I think this is one Managed World tradeoff that we can celebrate. Yay solar power! Yay power-line-free wilderness!
Now where’s our cheap, subsidized residential solar panels?
September 19, 2008
Moss Landing reminded me that tomorrow is Coastal Cleanup Day! Celebrate your local waterways by helping to pick up trash and remove invasive vegetation. Eric and I are going to be volunteering in San Diego Bay – I’ll be diving and he’ll be on land support duty. If we find AWESOME TRASH, we will post photos. Head over to Ocean Conservancy to find a cleanup near you.
August 7, 2008
I’m a New Englander through and through – if it doesn’t hurt, it’s not REAL weather – but I have to admit that the diverse, beautiful Pacific tidepools are waaaay better than their poor species-challenged Atlantic counterparts. (They still smell wrong, though. I miss the smell of Ascophyllum in the morning.) When I eventually move back, I expect to pine away for the nudibranchs and octopus so common in southern California.
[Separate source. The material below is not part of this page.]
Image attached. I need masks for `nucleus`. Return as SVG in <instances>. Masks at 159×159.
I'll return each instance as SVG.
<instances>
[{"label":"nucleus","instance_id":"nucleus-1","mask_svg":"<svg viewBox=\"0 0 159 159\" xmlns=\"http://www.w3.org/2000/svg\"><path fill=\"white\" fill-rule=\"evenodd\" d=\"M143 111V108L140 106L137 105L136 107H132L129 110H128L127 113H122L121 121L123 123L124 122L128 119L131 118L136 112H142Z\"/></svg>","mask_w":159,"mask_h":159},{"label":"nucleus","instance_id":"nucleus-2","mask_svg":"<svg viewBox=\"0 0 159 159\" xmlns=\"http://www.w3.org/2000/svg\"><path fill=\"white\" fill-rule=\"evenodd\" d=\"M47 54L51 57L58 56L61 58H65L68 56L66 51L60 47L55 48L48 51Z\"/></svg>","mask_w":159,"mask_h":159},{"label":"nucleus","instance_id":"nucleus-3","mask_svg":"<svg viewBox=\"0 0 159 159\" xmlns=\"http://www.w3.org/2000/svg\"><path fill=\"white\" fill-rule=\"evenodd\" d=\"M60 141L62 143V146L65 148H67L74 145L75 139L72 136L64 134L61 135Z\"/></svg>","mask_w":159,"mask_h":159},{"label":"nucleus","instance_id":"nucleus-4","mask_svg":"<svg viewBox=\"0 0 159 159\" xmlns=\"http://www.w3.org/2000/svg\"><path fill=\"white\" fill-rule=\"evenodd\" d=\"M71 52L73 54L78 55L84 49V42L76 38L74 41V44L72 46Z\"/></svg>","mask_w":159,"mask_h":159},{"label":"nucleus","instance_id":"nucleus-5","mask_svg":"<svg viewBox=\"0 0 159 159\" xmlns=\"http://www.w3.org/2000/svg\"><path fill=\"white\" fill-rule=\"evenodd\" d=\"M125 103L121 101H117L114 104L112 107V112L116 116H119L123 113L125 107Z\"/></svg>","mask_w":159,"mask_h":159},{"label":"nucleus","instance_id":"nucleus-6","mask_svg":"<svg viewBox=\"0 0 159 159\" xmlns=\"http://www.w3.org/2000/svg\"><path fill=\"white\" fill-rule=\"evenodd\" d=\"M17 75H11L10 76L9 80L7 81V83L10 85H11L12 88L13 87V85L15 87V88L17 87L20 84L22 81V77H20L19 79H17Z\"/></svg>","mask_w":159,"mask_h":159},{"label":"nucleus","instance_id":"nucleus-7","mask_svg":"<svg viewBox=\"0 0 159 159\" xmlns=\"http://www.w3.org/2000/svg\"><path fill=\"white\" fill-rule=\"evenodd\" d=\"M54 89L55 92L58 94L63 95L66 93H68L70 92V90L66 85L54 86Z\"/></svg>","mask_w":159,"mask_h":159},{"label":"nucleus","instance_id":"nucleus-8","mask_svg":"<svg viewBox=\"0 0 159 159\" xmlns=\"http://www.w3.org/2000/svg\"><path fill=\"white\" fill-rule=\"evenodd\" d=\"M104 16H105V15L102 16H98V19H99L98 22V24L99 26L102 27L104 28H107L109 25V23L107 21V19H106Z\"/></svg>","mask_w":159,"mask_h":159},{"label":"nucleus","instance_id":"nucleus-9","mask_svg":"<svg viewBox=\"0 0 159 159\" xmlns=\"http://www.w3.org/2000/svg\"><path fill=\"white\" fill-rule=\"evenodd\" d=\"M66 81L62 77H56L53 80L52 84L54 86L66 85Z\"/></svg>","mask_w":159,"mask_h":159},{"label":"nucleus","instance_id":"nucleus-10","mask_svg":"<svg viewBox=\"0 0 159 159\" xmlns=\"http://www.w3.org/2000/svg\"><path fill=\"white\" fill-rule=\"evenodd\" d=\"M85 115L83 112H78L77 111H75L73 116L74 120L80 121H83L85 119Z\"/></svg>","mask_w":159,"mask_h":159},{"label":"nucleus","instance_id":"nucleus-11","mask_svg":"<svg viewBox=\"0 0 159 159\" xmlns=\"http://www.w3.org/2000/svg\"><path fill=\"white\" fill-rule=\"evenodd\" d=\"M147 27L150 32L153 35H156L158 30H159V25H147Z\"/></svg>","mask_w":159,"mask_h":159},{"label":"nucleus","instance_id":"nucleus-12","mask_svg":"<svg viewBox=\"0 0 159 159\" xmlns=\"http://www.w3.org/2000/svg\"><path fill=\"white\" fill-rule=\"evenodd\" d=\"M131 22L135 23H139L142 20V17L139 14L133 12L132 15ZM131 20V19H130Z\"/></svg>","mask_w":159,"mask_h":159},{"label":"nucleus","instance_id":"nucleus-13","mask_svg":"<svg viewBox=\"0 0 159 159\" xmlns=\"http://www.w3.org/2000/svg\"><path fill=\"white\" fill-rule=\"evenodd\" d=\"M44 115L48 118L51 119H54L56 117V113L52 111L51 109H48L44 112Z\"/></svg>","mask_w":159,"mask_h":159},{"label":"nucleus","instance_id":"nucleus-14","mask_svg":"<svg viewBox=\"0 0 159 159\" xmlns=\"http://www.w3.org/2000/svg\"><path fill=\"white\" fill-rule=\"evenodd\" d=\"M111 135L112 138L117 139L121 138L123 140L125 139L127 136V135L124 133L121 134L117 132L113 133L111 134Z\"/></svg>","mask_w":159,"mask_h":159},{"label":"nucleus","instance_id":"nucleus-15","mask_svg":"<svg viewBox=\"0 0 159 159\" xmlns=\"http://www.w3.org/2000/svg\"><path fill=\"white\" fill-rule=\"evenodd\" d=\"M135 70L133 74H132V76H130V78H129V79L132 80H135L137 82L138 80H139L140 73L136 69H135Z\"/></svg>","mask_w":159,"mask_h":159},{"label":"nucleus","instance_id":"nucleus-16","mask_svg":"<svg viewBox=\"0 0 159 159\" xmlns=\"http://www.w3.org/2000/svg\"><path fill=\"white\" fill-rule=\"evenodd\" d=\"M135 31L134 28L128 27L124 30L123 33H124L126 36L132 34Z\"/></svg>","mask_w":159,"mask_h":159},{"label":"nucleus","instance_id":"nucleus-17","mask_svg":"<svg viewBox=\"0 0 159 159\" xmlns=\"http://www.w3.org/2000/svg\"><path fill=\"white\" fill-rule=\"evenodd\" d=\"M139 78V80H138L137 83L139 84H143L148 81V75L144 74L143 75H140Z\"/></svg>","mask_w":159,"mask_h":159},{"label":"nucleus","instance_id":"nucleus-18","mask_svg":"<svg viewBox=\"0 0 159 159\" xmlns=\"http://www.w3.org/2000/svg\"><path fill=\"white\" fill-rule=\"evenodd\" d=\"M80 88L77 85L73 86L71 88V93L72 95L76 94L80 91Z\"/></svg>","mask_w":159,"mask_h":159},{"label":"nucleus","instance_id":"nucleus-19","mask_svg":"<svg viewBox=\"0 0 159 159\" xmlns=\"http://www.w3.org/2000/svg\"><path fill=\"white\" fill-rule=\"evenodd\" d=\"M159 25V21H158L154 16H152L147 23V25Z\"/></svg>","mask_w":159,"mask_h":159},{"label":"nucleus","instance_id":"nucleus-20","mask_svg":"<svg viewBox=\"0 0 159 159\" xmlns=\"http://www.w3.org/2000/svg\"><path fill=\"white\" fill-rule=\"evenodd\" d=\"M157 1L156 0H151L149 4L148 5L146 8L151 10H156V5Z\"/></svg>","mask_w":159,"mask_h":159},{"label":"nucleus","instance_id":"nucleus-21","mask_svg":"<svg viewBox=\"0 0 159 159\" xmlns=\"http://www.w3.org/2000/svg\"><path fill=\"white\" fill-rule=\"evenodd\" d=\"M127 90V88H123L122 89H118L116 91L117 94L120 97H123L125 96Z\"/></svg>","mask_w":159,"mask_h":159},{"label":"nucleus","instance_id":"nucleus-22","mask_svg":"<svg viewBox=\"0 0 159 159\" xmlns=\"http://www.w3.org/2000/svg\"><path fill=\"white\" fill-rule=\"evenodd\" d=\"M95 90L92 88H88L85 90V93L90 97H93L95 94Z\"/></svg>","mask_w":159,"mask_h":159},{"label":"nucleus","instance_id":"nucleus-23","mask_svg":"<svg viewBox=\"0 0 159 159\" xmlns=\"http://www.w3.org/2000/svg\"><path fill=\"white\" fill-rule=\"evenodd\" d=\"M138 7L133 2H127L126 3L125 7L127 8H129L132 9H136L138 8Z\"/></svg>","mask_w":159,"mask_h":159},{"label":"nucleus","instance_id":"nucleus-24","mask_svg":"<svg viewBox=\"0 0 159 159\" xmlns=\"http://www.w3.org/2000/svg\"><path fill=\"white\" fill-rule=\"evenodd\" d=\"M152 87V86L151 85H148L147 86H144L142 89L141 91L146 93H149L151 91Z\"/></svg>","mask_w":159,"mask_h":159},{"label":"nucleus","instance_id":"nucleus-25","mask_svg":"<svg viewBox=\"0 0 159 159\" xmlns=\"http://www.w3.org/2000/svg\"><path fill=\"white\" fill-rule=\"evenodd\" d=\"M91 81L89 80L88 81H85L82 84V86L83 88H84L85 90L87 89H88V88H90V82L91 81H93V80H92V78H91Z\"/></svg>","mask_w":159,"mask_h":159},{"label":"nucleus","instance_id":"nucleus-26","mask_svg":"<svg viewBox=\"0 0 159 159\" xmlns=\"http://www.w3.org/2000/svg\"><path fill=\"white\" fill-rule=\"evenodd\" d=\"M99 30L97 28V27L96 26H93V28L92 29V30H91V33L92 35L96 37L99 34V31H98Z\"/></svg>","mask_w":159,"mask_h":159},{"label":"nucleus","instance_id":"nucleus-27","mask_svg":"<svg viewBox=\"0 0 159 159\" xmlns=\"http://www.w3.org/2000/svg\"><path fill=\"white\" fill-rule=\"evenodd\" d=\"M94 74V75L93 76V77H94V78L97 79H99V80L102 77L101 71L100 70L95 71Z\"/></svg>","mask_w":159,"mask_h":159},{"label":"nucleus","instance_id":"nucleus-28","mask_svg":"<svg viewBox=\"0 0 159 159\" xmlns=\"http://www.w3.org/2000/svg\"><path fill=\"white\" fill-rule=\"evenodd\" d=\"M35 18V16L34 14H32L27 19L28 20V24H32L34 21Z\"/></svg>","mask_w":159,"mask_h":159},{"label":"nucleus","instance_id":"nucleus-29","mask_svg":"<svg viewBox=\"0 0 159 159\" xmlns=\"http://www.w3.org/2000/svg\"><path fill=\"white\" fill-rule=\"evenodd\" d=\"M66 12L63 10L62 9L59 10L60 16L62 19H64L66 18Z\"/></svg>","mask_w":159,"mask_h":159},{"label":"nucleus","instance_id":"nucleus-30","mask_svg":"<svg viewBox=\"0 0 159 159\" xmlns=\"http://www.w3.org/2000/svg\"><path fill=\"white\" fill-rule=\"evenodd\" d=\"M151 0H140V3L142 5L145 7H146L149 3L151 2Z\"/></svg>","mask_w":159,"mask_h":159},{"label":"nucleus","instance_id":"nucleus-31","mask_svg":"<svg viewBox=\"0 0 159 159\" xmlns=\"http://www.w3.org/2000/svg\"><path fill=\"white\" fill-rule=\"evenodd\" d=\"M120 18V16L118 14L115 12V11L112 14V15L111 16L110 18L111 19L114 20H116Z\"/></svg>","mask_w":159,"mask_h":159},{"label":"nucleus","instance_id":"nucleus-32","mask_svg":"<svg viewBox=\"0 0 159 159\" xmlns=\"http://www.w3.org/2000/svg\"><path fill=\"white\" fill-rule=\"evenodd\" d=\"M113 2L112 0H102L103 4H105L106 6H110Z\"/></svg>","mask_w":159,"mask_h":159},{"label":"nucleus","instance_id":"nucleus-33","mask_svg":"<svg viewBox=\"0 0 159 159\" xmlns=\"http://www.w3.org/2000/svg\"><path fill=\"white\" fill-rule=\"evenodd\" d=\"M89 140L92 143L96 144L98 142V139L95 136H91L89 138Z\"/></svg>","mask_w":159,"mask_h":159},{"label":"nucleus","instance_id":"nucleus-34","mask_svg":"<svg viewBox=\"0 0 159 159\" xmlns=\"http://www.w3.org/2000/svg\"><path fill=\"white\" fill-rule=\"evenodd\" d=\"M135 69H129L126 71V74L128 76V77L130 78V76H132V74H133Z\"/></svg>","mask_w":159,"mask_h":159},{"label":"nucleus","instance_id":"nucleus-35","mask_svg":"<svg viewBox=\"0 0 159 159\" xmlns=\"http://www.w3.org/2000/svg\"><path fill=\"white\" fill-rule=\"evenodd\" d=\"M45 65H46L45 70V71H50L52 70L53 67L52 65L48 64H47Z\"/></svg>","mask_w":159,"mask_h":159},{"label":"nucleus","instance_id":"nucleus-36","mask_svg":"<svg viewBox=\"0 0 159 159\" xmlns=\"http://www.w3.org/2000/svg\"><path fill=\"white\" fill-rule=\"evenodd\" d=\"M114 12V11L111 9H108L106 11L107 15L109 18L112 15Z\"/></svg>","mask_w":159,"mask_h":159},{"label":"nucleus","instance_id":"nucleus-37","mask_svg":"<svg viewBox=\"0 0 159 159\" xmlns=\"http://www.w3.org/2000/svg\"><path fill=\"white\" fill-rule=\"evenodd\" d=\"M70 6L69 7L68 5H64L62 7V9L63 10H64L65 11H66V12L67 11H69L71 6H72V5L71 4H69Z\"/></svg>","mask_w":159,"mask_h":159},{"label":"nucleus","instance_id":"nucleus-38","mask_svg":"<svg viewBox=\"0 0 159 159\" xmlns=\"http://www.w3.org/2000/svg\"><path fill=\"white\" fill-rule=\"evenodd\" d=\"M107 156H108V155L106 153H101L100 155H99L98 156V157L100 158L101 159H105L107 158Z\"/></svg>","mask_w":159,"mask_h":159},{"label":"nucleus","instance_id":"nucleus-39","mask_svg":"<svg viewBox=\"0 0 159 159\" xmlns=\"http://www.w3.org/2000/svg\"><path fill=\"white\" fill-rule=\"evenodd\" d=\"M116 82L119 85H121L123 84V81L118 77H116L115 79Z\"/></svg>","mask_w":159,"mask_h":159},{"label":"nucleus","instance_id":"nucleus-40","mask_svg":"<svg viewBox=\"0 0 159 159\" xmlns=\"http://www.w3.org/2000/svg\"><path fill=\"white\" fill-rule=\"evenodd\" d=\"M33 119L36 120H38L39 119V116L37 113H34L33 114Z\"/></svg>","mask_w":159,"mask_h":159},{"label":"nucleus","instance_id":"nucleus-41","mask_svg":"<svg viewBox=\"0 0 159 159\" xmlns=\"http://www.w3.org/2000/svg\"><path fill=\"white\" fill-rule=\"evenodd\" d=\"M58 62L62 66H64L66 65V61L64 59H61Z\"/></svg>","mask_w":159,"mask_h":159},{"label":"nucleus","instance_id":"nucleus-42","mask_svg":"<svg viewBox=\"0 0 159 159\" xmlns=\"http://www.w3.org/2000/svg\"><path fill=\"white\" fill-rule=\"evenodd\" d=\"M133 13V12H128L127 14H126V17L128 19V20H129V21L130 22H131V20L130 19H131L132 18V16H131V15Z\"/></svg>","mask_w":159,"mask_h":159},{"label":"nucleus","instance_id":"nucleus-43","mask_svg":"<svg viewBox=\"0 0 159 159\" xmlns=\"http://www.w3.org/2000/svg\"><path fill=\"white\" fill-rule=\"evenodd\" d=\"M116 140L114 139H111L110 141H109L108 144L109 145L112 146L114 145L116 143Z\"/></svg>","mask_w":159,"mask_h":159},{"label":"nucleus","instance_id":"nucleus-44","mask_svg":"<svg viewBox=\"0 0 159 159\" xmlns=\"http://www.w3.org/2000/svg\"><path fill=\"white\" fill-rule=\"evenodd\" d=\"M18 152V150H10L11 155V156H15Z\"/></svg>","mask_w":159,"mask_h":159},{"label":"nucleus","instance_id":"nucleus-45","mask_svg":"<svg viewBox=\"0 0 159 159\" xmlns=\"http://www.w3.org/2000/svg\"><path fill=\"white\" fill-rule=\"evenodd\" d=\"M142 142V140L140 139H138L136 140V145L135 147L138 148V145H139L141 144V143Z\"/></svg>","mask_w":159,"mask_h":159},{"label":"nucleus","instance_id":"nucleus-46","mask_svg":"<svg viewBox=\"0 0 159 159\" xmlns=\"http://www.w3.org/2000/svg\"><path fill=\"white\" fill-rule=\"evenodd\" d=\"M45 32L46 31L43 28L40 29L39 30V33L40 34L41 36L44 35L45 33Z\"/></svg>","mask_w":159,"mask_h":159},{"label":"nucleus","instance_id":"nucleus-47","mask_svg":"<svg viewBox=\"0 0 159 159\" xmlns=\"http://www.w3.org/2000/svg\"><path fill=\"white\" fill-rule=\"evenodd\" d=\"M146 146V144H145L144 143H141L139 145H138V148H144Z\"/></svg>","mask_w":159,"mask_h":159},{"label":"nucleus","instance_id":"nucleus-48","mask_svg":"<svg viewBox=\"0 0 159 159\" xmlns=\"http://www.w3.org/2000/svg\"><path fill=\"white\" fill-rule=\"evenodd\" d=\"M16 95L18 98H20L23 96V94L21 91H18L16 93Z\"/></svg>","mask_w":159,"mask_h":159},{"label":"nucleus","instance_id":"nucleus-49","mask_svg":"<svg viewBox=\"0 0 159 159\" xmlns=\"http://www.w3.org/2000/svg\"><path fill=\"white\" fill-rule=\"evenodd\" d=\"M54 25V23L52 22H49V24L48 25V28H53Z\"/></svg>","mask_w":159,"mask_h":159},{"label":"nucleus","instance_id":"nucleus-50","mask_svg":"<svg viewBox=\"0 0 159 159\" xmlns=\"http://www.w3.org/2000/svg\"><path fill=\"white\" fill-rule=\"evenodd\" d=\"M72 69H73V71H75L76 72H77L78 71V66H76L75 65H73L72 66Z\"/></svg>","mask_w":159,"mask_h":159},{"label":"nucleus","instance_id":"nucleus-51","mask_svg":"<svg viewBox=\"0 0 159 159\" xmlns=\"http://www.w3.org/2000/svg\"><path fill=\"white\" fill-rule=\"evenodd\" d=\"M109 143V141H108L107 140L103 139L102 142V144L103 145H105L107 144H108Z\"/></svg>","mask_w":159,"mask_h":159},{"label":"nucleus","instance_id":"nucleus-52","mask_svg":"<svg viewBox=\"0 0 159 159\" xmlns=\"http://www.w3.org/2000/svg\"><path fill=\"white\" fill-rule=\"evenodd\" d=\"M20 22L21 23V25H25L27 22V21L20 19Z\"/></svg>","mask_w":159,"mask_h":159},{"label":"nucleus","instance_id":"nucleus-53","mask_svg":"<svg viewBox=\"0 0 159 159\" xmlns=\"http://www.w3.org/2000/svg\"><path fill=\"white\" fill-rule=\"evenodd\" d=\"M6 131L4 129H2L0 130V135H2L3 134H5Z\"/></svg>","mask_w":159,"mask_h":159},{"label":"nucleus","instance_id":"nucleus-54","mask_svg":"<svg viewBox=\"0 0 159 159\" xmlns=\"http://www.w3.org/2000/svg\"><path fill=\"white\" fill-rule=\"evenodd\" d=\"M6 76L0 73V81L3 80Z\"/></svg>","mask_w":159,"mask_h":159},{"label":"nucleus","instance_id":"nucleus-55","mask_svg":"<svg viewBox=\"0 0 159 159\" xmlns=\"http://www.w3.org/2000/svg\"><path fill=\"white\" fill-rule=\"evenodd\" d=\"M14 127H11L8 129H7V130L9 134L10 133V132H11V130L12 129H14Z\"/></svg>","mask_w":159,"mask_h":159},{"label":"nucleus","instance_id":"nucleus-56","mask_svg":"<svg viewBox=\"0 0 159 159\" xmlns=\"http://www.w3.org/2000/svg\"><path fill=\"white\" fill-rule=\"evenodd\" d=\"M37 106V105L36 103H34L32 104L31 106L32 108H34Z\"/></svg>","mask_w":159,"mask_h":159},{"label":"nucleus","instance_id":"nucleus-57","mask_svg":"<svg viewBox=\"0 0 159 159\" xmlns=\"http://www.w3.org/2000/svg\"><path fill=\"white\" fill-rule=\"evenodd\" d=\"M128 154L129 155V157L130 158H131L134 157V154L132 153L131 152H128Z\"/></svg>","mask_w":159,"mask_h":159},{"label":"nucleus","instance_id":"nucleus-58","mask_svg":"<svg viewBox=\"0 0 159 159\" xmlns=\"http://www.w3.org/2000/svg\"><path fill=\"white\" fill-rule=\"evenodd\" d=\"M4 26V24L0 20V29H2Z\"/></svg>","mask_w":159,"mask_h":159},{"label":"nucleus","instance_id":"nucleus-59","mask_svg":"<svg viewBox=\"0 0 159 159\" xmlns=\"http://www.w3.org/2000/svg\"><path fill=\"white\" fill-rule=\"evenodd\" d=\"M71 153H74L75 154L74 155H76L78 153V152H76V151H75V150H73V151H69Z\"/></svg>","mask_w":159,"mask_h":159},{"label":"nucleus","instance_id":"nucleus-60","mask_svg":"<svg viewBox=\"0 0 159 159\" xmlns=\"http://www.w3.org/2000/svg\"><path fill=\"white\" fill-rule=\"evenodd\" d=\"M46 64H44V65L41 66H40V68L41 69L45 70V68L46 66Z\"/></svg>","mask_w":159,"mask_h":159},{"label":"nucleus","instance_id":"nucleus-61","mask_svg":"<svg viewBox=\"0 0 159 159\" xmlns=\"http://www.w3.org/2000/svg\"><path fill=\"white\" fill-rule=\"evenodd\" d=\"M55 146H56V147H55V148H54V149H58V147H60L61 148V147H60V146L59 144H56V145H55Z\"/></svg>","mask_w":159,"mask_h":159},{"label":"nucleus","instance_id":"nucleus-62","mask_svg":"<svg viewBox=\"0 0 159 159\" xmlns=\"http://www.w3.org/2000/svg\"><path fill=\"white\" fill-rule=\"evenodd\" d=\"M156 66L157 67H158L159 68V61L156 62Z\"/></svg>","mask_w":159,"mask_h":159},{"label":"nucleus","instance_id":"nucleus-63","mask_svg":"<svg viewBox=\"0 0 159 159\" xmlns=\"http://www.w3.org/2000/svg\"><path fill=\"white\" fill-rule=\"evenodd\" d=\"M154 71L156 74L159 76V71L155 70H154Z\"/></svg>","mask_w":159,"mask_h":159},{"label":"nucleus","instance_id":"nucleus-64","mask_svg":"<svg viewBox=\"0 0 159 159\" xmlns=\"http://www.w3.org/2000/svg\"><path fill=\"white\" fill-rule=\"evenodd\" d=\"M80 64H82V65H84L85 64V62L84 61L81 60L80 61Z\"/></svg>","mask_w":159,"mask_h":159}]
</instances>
Fortunately, J.J. Newman has my back. As a final project for her master’s degree at the Center for Marine Biodiversity and Conservation (full disclosure: I am a CMBC fellow), she created this gorgeous webpage about the intertidal zone in San Diego and filled it with her own stunning photos of the local critters. Here’s some of my favorites:
J.J. also includes photos of the intertidal habitats (scroll down), human impacts, and even visting directions. Best of all, she provides clear, specific tidepooling etiquette so that visitors can learn how to reduce trampling and resist the urge to take hermit crabs home in a bucket. I hope more people find her website (and that she eventually digs it out from the CMBC website and hosts it somewhere more prominent) so that San Diego’s amazing tidepools will be appreciated and cared for.
July 31, 2008
By the way, you know that substantial earthquake that just hit southern California on Tuesday? The moderately strong 5.4?
I MISSED IT! I was out diving from a small boat and couldn’t feel a thing! Oh, my bitterness knows no bounds. I SO wanted to experience a nice, not-too-big-yet-perceptible earthquake.